15 Apr 2020
Posted in Automotive
Covid-19 likely to push Indonesia’s automotive total industry volume in 2020 to 2008 levels, says GlobalData
Following the news that the Indonesian Automotive Industry Association (GAIKINDO) revised 2020 vehicle sales projection to 600,000 units;
Animesh Kumar, Director of Automotive Consulting at GlobalData, a leading research and consulting company, offers his view:
“Indonesia is among the worst hit countries in Asia, having highest mortality rate in the region due to Covid-19. The total cases reached 4,839 on 14 April 2020, with 459 deaths across the country. The Indonesian automotive industry has witnessed partial or complete production halts by OEMs and component manufacturers, disruptions in supply chain, declining domestic sales and export volumes and cash flow pressures, besides witnessing temporary layoffs as an aftermath of production halts.
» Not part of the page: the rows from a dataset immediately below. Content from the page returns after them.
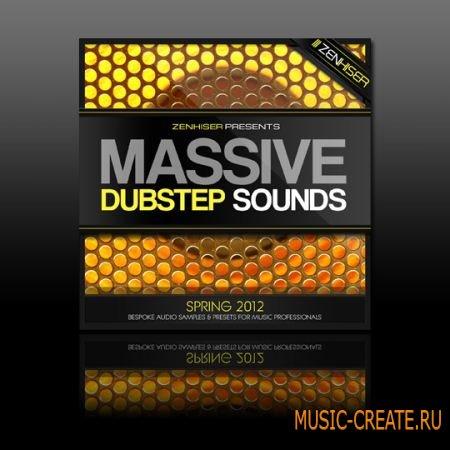 Zenhiser - Massive Dubstep Sounds (Massive presets)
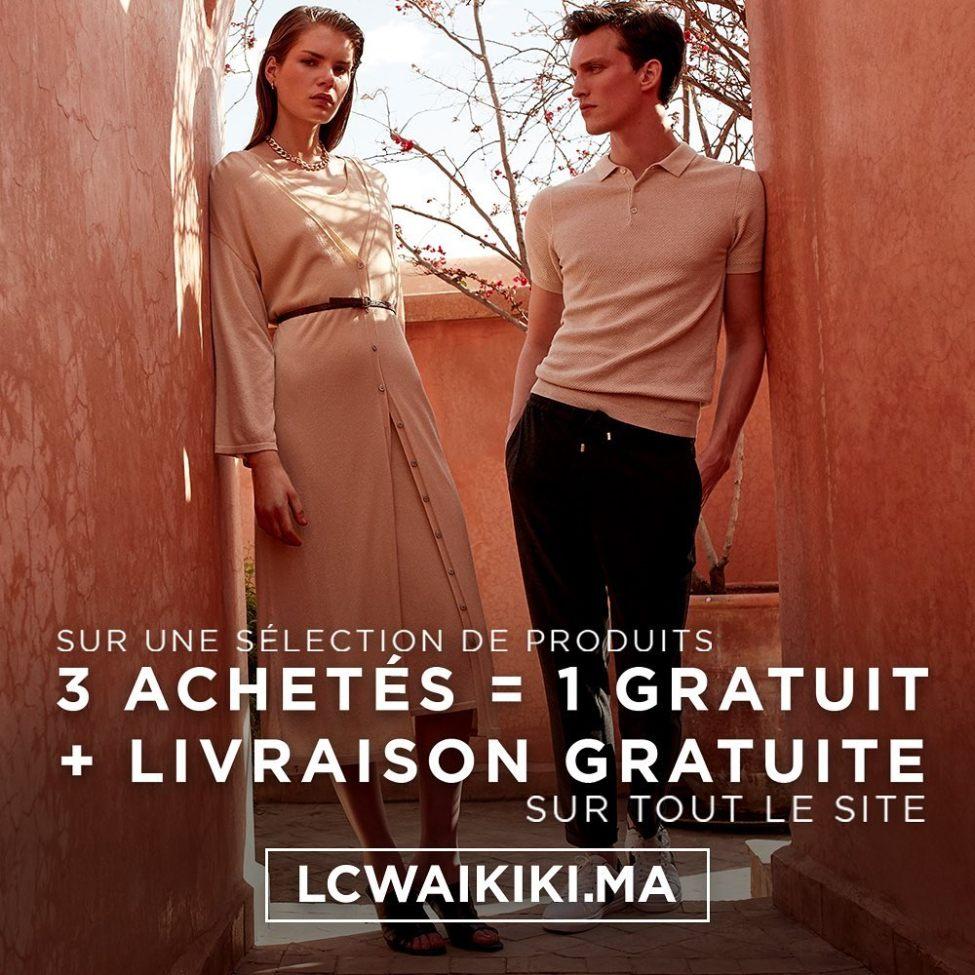 Offre en ligne LC Waikiki Maroc 3 Achetés = 1 Gratuit + livraison gratuite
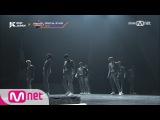 KCON Japan SF9-Be Mine+Growl+I Need You 170525 EP.525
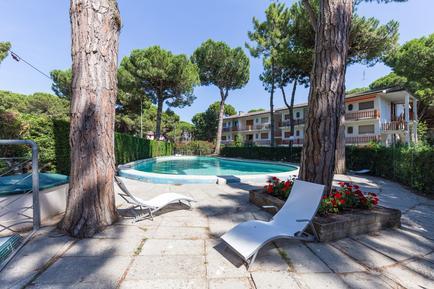 Rekreační byt 924882 pro 4 osoby v Lido di Spina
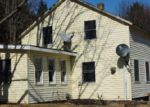 Foreclosed Home in Campbell 14821 7305 COUNTY ROUTE 333 - Property ID: 6232875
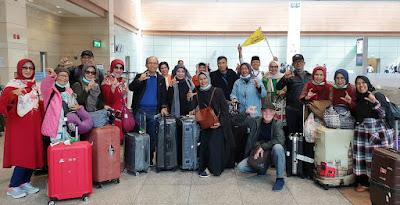 Bandara Internasional Muscat Seeb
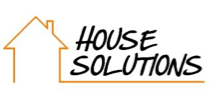 House Solutions inmobiliaria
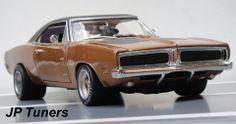 1:18 Dodge Charger Custom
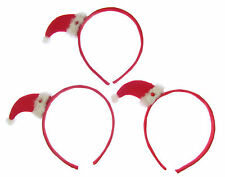 Santa Hat x 3 on headbands for Party Christmas, just for fun SALE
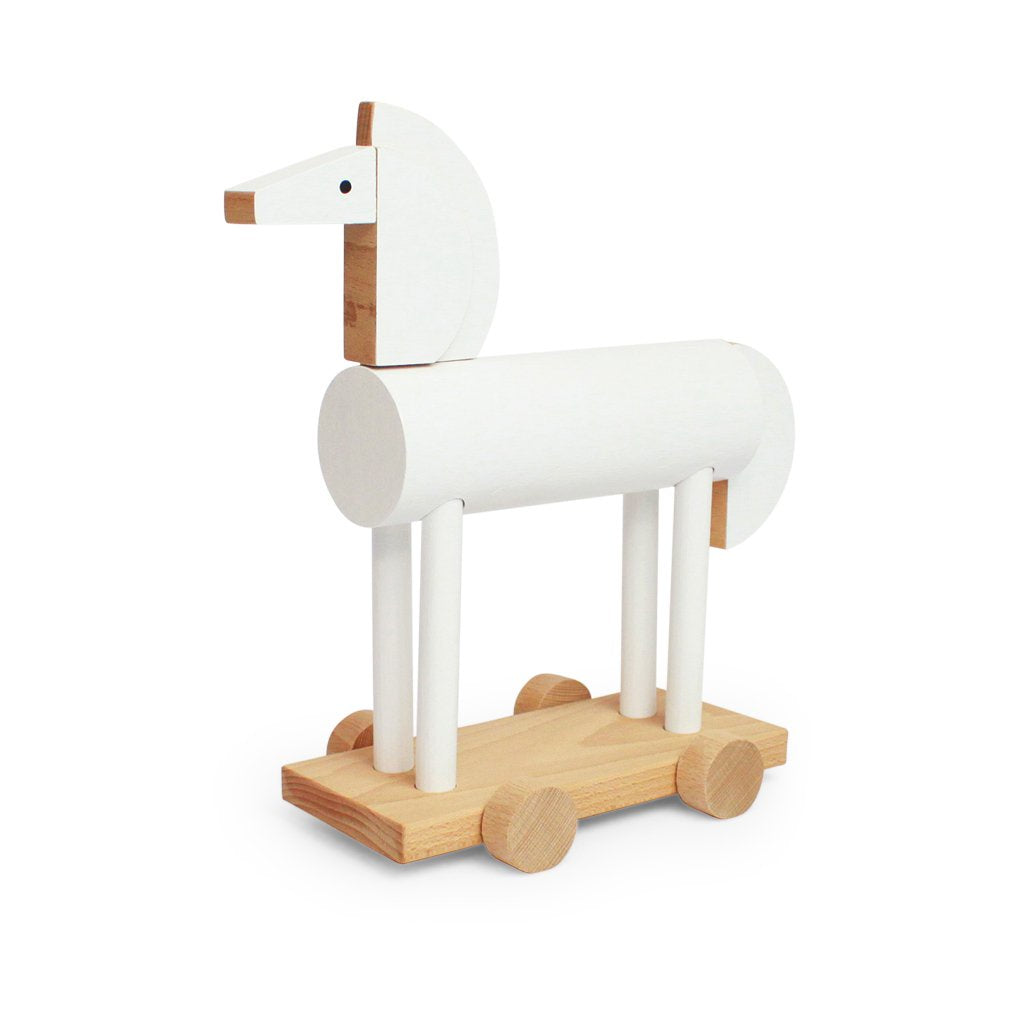 Kutulu Wooden Push Along Horse - White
“According to GAIKINDO, domestic vehicle sales volume in March 2020 declined by 20% as compared to February 2020. The January and February sales were already lower than the previous year. Vehicle production and exports have also been impacted due to the shortage of raw materials and restricted logistic movement imposed by the government. Automotive dealerships witnessed decline in footfalls in March as the government declared a state of emergency, and with the large-scale social restriction period implemented from 10 April across Jakarta and other cities, the footfalls will decline further in April. To add to the woes, it is expected that the months following the end of the crisis will not witness recovery in footfalls as potential customers may remain cautious and prefer to stay away from dealerships to avoid human contact.
“With the automotive industry now encountering both supply as well as demand side challenges, associations, industry participants as well as experts/analysts are compelled to revise the forecasts. GAIKINDO has revised domestic vehicle sales forecast for 2020 to 600,000 units (2008 level) as compared to 1.05 million units projected earlier at the beginning of the year.
“Hampered purchasing power and increased cost of production due to weakened rupiah against US dollar will kick-in and impact both domestic sales as well as exports of vehicles. The automotive industry stands in need of collective efforts from government and industry participants for speedy revival. Fiscal stimuli through relaxation of taxes for six months and non-fiscal stimuli through the reduction of import/export restriction has already been announced by the government. Once the crisis and restrictions are over, demand would have to be stimulated through new customer outreach strategies. Passenger vehicle manufacturers can offer immediate aid to the existing customers by extending warranty period – as done by the CV brand Tata Motors Distribution Indonesia.
“OEMs and dealers can also explore digital platform for new vehicle sales. In the absence of customers coming to showrooms, they can use virtual tours, online negotiations, online discussions on finance options and doorstep deliveries as some of the techniques to source orders.”